I'm wondering if someone can help point me to the fastest available methods for solving problems like the following:
Given positive integers $C, D,$ find the smallest positive integers $x$ and $y$ that satisfy $$2y^2 + 2xy - Cx - D = 0.$$
In my use case, $C, D$ are known constants, but they can be large. I'm only interested in the first pair of positive $x, y$ that solve the equation. I found this neat page that has a solver which works fine. However, when $C$ and $D$ get very large, it takes a long time trying to find multiple solutions.
I'm also interested in knowing what kind of computational complexity I'm looking at to solve this type of quadratic, and if solving this sort of equation is intractable when $C, D$ get arbitrarily large.
(Note: I realize writing "the smallest positive integers" is vague, since they are a pair. I'm interested in the smallest positive $x$ that also has a positive $y$ solution.)
Consider your equation as a quadratic equation in $y$ to get
$$2y^2 + (2x)y + (-Cx - D) = 0 \tag{1}\label{eq1A}$$
By the quadratic formula, you then get
$$\begin{equation}\begin{aligned} y & = \frac{-2x \pm \sqrt{4x^2 - 4(2)(-Cx - D)}}{4} \\ & = \frac{-x \pm \sqrt{x^2 + 2Cx + 2D}}{2} \end{aligned}\end{equation}\tag{2}\label{eq2A}$$
Since you're only interested in positive integers $x$ and $y$, you'll only want to use the one adding the square root. For $y$ to be an integer with $x$ being an integer requires the discriminant, i.e., the part in the square root, to be a perfect square. Let that be with
$$z = x + k, \; k \in \mathbb{Z} \tag{3}\label{eq3A}$$
You thus get
$$y = \frac{-x + (x + k)}{2} = \frac{k}{2} \tag{4}\label{eq4A}$$
and
$$\begin{equation}\begin{aligned} x^2 + 2Cx + 2D & = (x + k)^2 \\ x^2 + 2Cx + 2D & = x^2 + 2kx + k^2 \\ (2C - 2k)x & = k^2 - 2D \end{aligned}\end{equation}\tag{5}\label{eq5A}$$
Now, if $2C = 2k \implies k = C$, then $k^2 = 2D \implies D = \frac{C^2}{2}$. In that case, you get from \eqref{eq4A} that
$$y = \frac{C}{2} \tag{6}\label{eq6A}$$
and then you can get $x$ from \eqref{eq1A}, which I'll leave to you to do.

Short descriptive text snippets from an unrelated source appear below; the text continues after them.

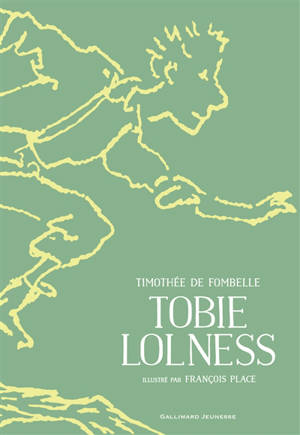 Tobie Lolness - Timothée de Fombelle
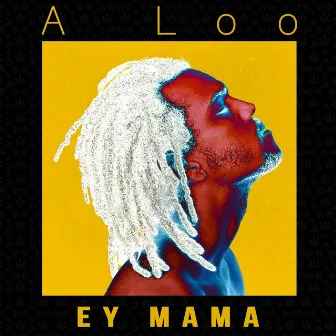 Ey Mama by A Loo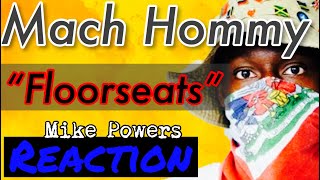 Mach Hommy | Floorseats | The Mike Powers Reaction | Hip Hop Music Topic |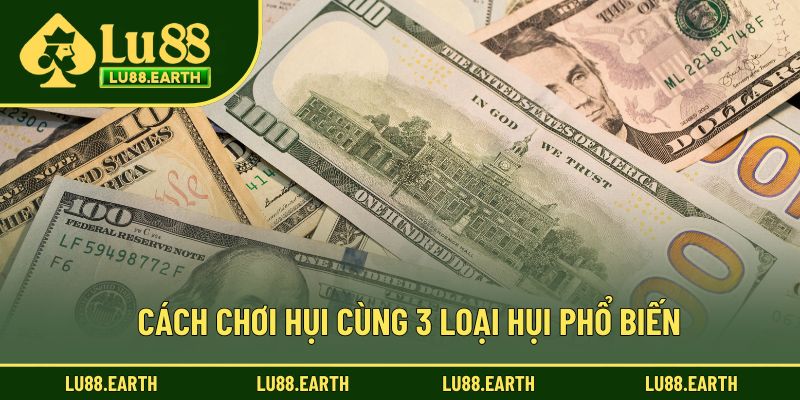 Cách chơi hụi cùng 3 loại hụi phổ biến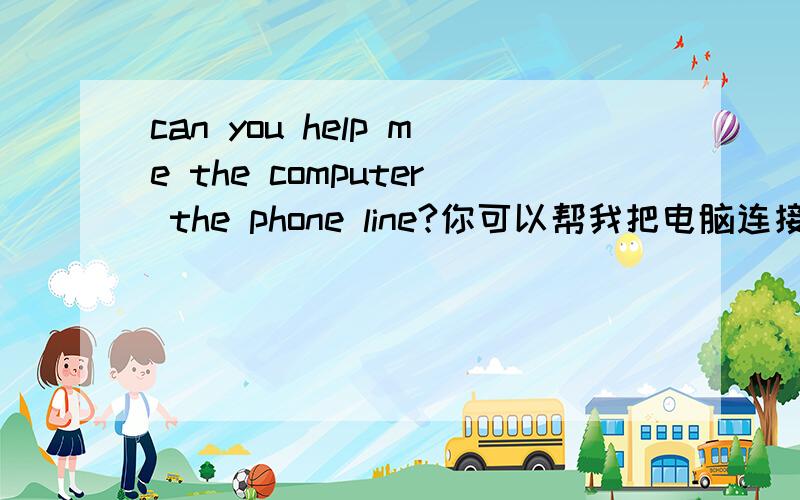 can you help me the computer the phone line?你可以帮我把电脑连接到电话线吗?can you help me the computer the phone line?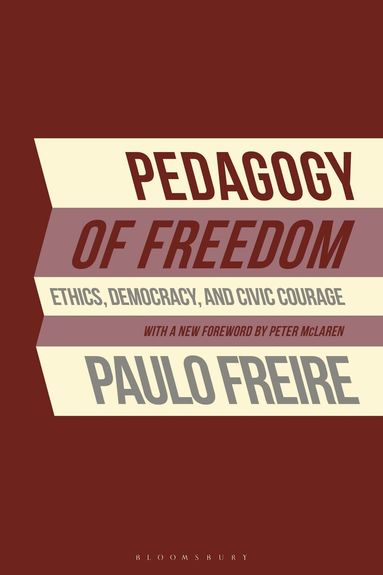 Pedagogy of Freedom (inbunden)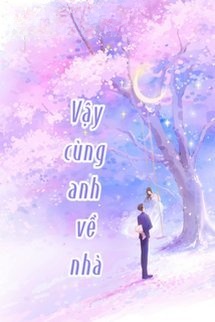 Bìa truyện Vậy Cùng Anh Về Nhà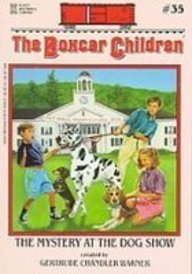The Mystery at the Dog Show (Boxcar Children Mysteries)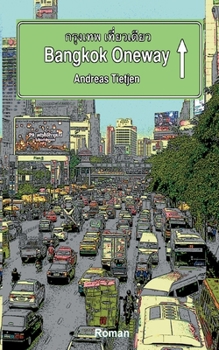 Paperback Bangkok Oneway [German] Book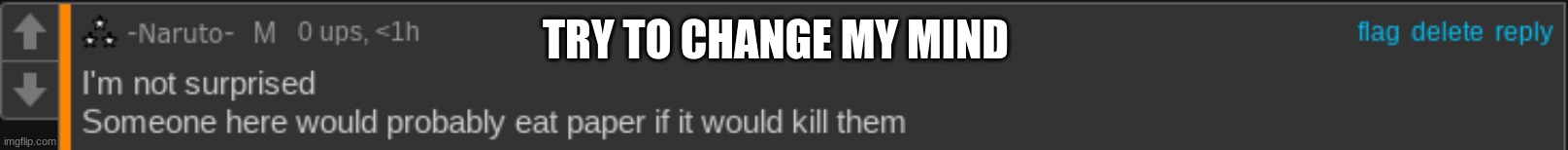 TRY TO CHANGE MY MIND | made w/ Imgflip meme maker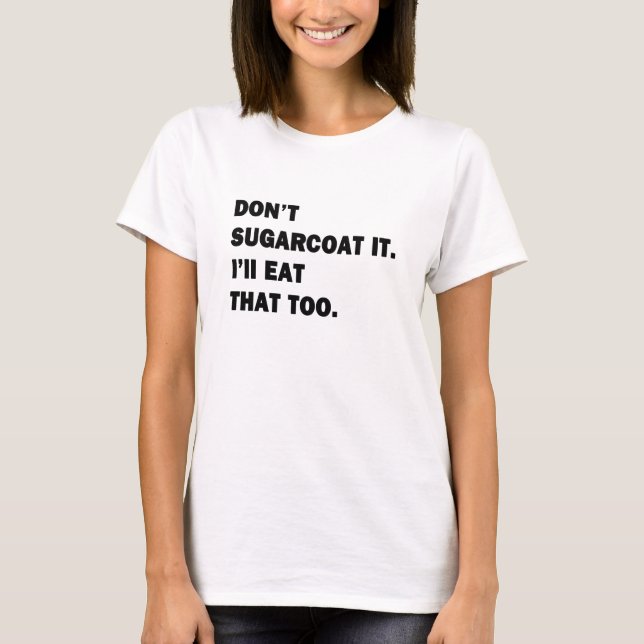 Don't Sugarcoat It. T-Shirt (Front)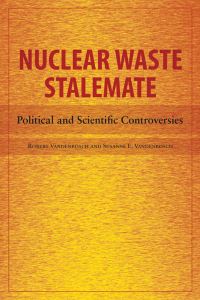 Book Cover for Nuclear Waste Stalemate by Robert Vandenbosch, Susanne E Vandenbosch
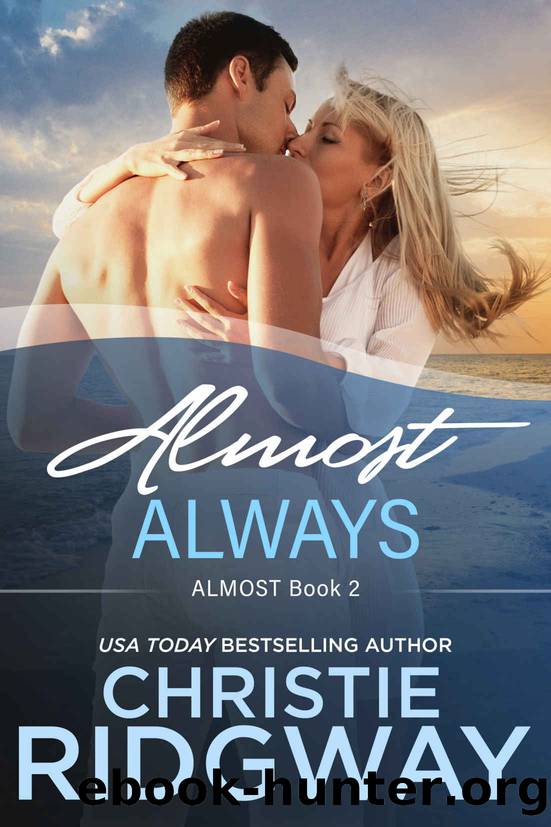 Almost Always [Book 2] by Christie Ridgway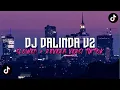 Download Lagu DJ DALINDA V2 (slowed + reverb) 8d audio 🎧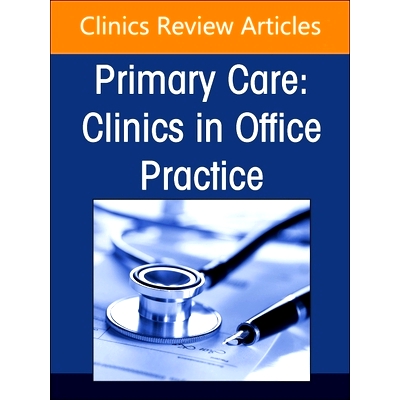 预订 Endocrinology, An Issue of Primary Care: Clinics in Office Practice 内分泌学，初级保健问题：诊所实践: 9780443293825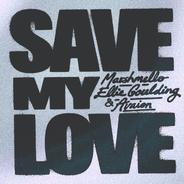 Save My Love (with Ellie Goulding & AVAION)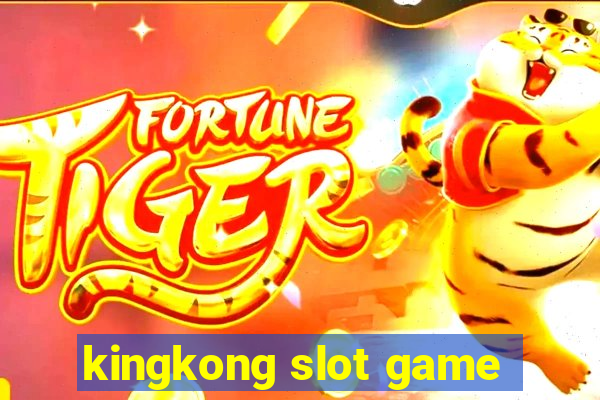 kingkong slot game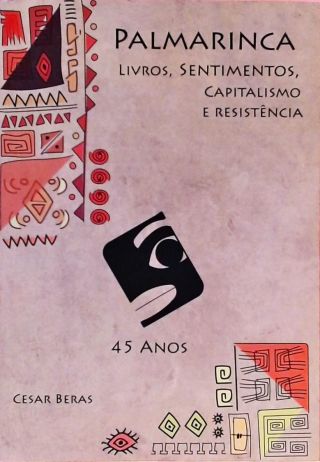 Palmarinca - Livros, Sentimentos, Capitalismo E Resistência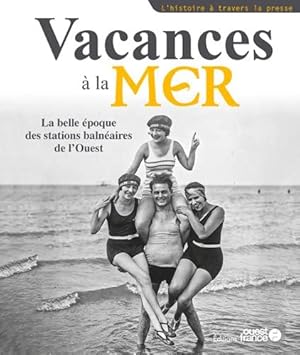 Bild des Verkufers fr Vacances  la mer la belle poque des stations balnaires zum Verkauf von Dmons et Merveilles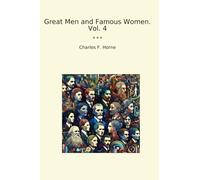 Great Men and Famous Women. Vol. 4 (Classic Books)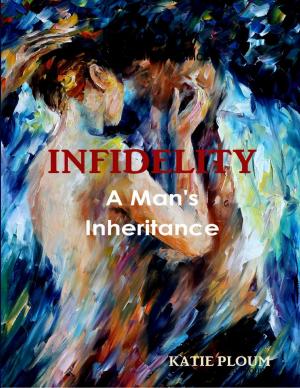 Cover of the book Infidelity: A Man's Inheritance by Douglas Scott Martin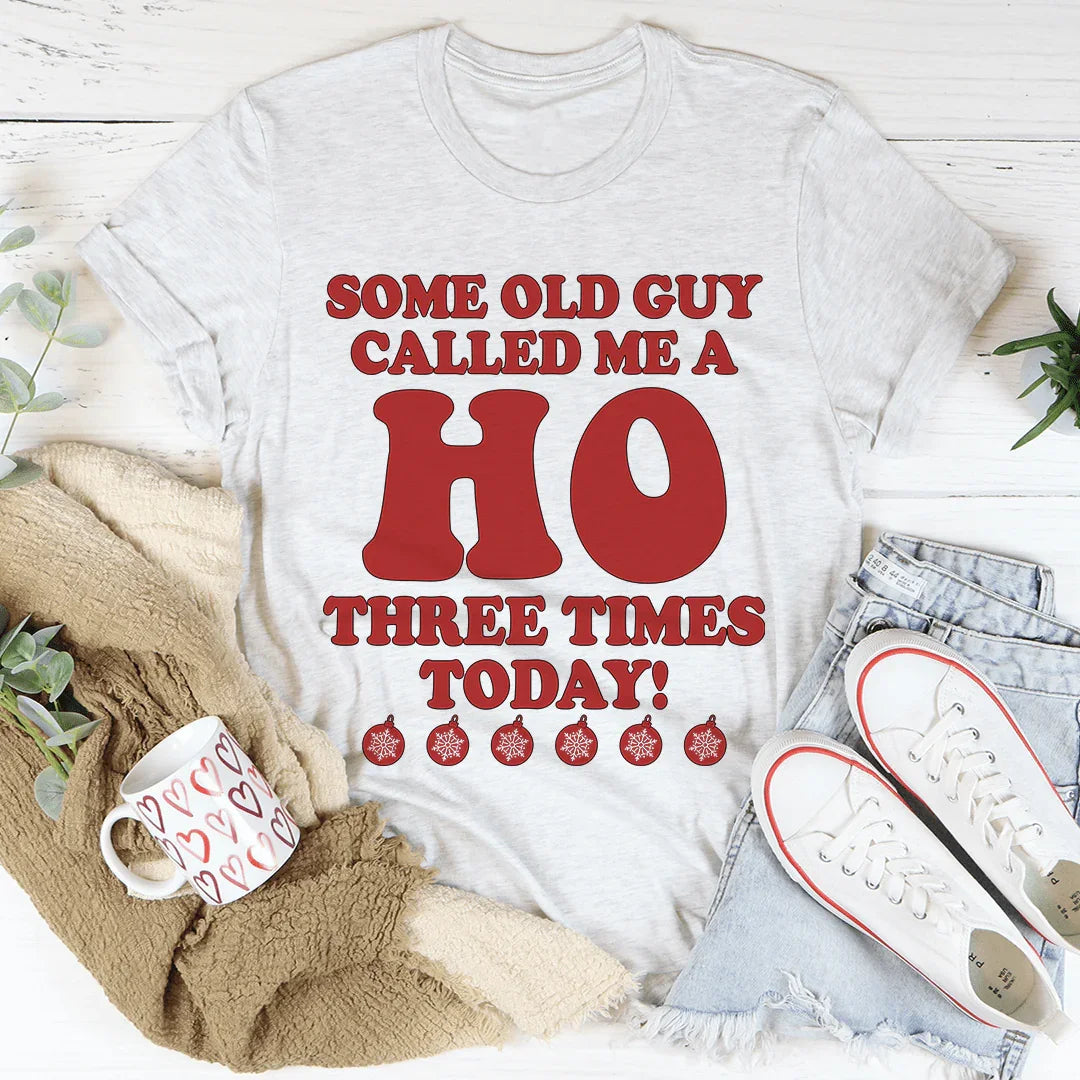Some Old Guy Called Me A Ho Tee - Korvel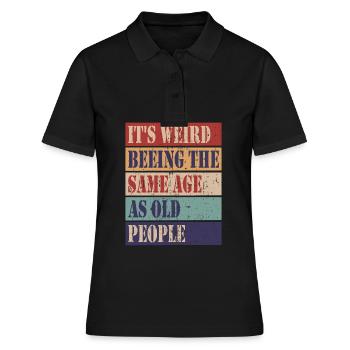 Es ist komisch im gleichen Alter zu sein wie alte - Frauen Polo Shirt - Schwarz - Vorne - Ailine (174cm)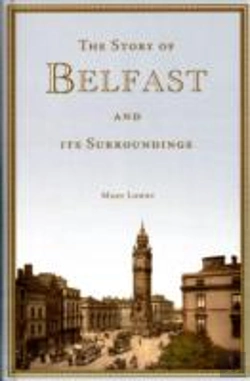 Bertrand.pt - The Story Of Belfast And Its Surroundings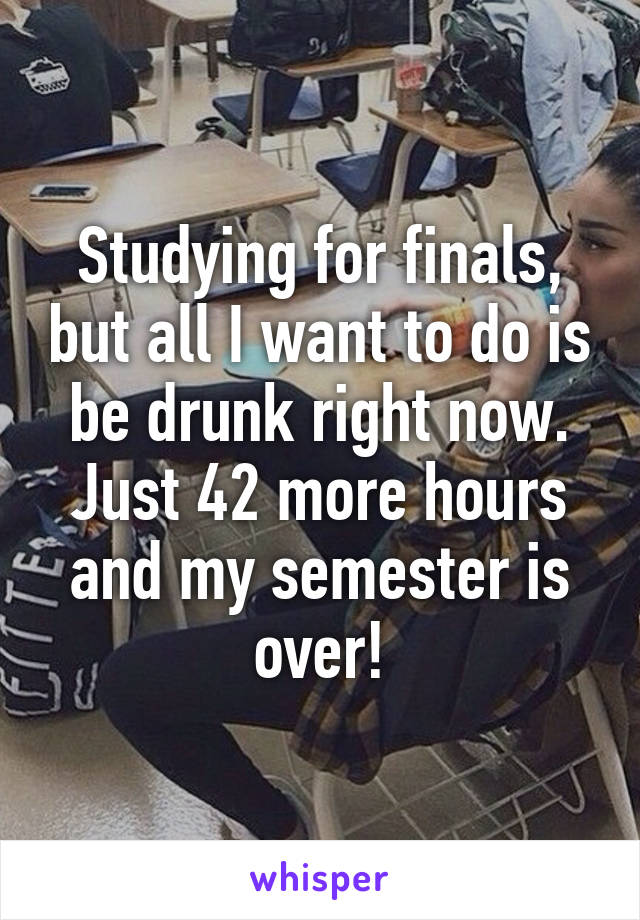 Studying for finals, but all I want to do is be drunk right now. Just 42 more hours and my semester is over!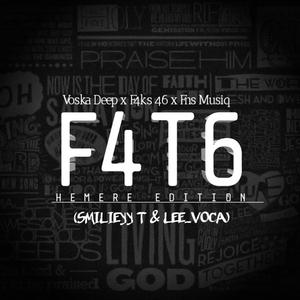 F4T6 (feat. Voska Deep, Fns MusiQ, Smilieyy_T & Lee Voca)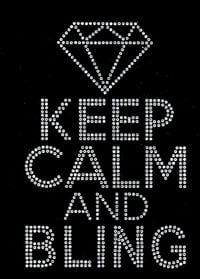 KEEP CALM BLING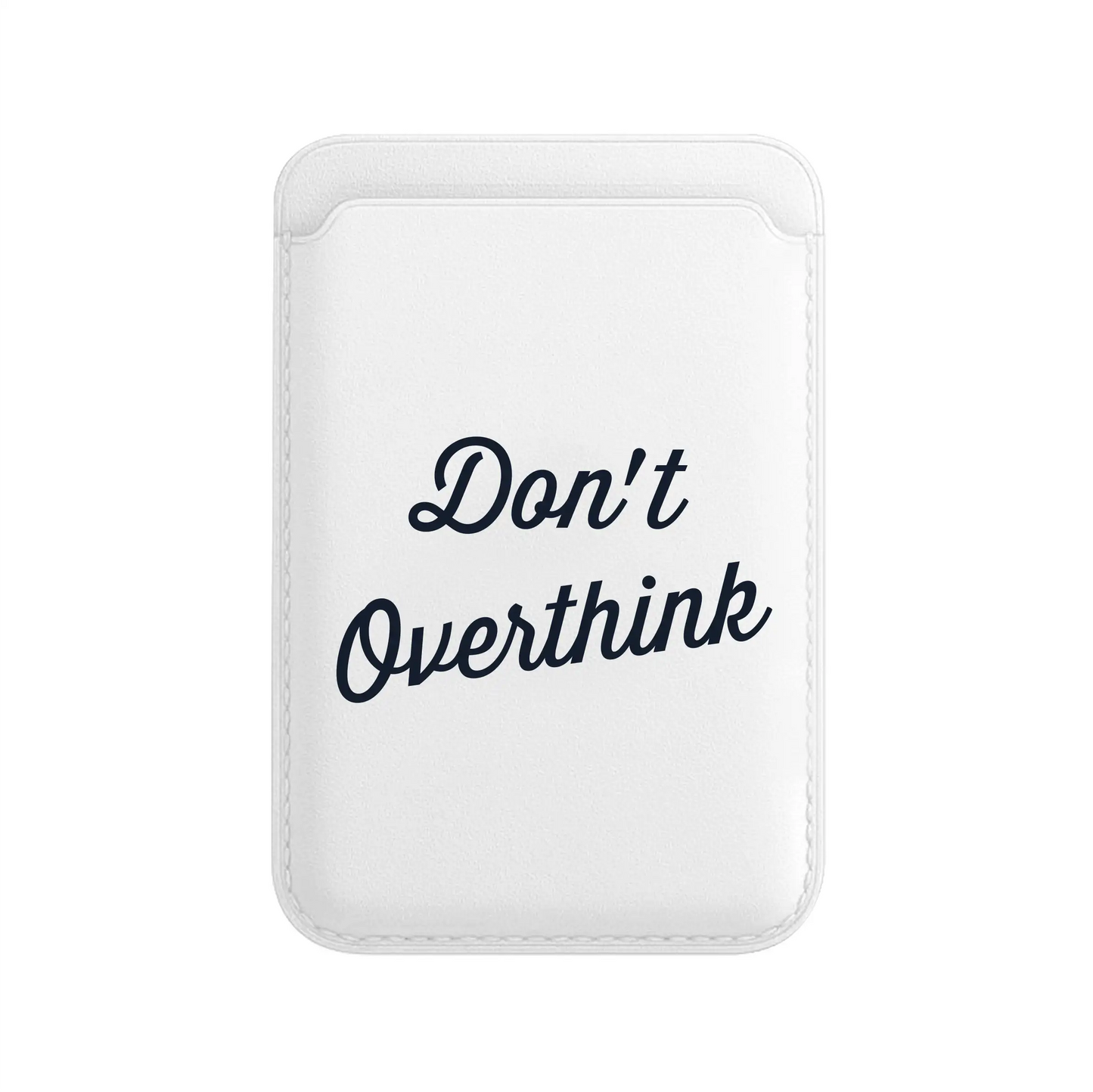 DON’T OVERTHINK-Leather Kartlık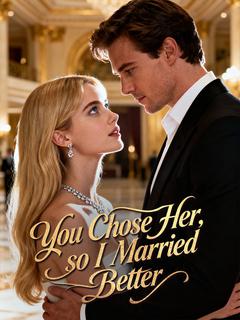 You Chose Her, so I Married Better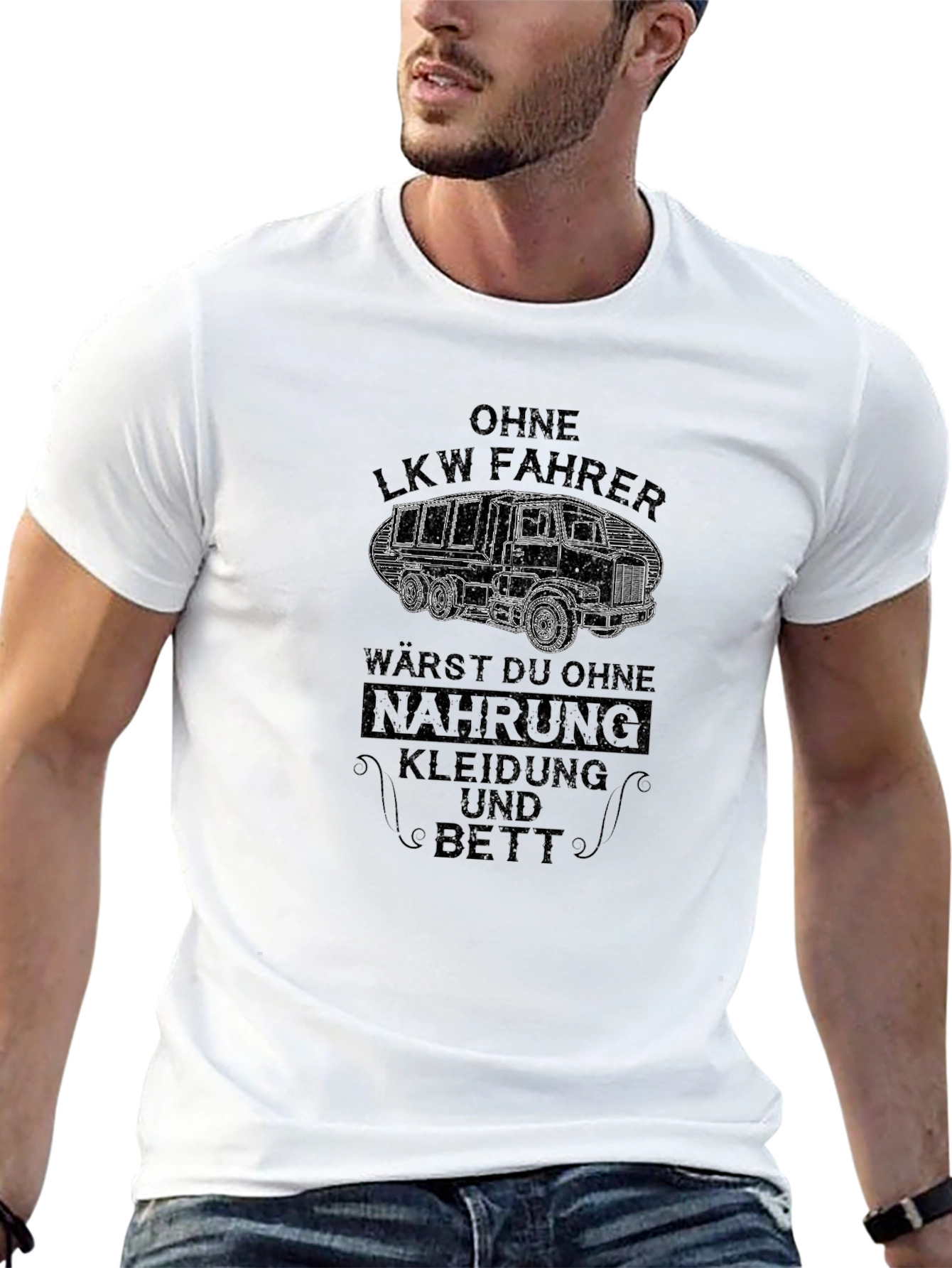 Truck Driver T-Shirt - Ohne LKW Fahrer Design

Otherwise, if $D \neq \frac{C^2}{2}$, and thus $C \neq k$, you then get from \eqref{eq5A} that
$$x = \frac{k^2 - 2D}{2C - 2k} \tag{7}\label{eq7A}$$
From \eqref{eq4A}, you need for $k$ to be an even integer, say
$$k = 2j \tag{8}\label{eq8A}$$
Then \eqref{eq7A} becomes
$$\begin{equation}\begin{aligned} x & = \frac{4j^2 - 2D}{2C - 4j} \\ & = \frac{2j^2 - D}{C - 2j} \\ & = \frac{2j^2 - Cj + Cj - D}{C - 2j} \\ & = \frac{j(2j - C) + Cj - D}{C - 2j} \\ & = -j + \frac{Cj - D}{C - 2j} \end{aligned}\end{equation}\tag{9}\label{eq9A}$$
Thus, you now need to find integers $j$ such that $C - 2j \mid Cj - D$. One extra thing you can do to help with the calculations is to handle whether $C$ is even or odd. For example, if $C$ is even, e.g.,
$$C = 2i, \; i \in \mathbb{Z} \tag{10}\label{eq10A}$$
then the fraction in \eqref{eq9A} becomes
$$\begin{equation}\begin{aligned} \frac{Cj - D}{C - 2j} & = \frac{2ij - D}{2i - 2j} \\ & = \frac{2ij - 2i^2 + 2i^2 - D}{2i - 2j} \\ & = \frac{i(2j - 2i) + 2i^2 - D}{2i - 2j} \\ & = -i + \frac{2i^2 - D}{2i - 2j} \end{aligned}\end{equation}\tag{11}\label{eq11A}$$
Now, you just need to find a $j$ where $2i - 2j \mid 2i^2 - D$. You can do something similar for the case where $C$ is odd.
Using these equations might help make the calculations required somewhat easier & more efficient, even for very large $C$ and $D$.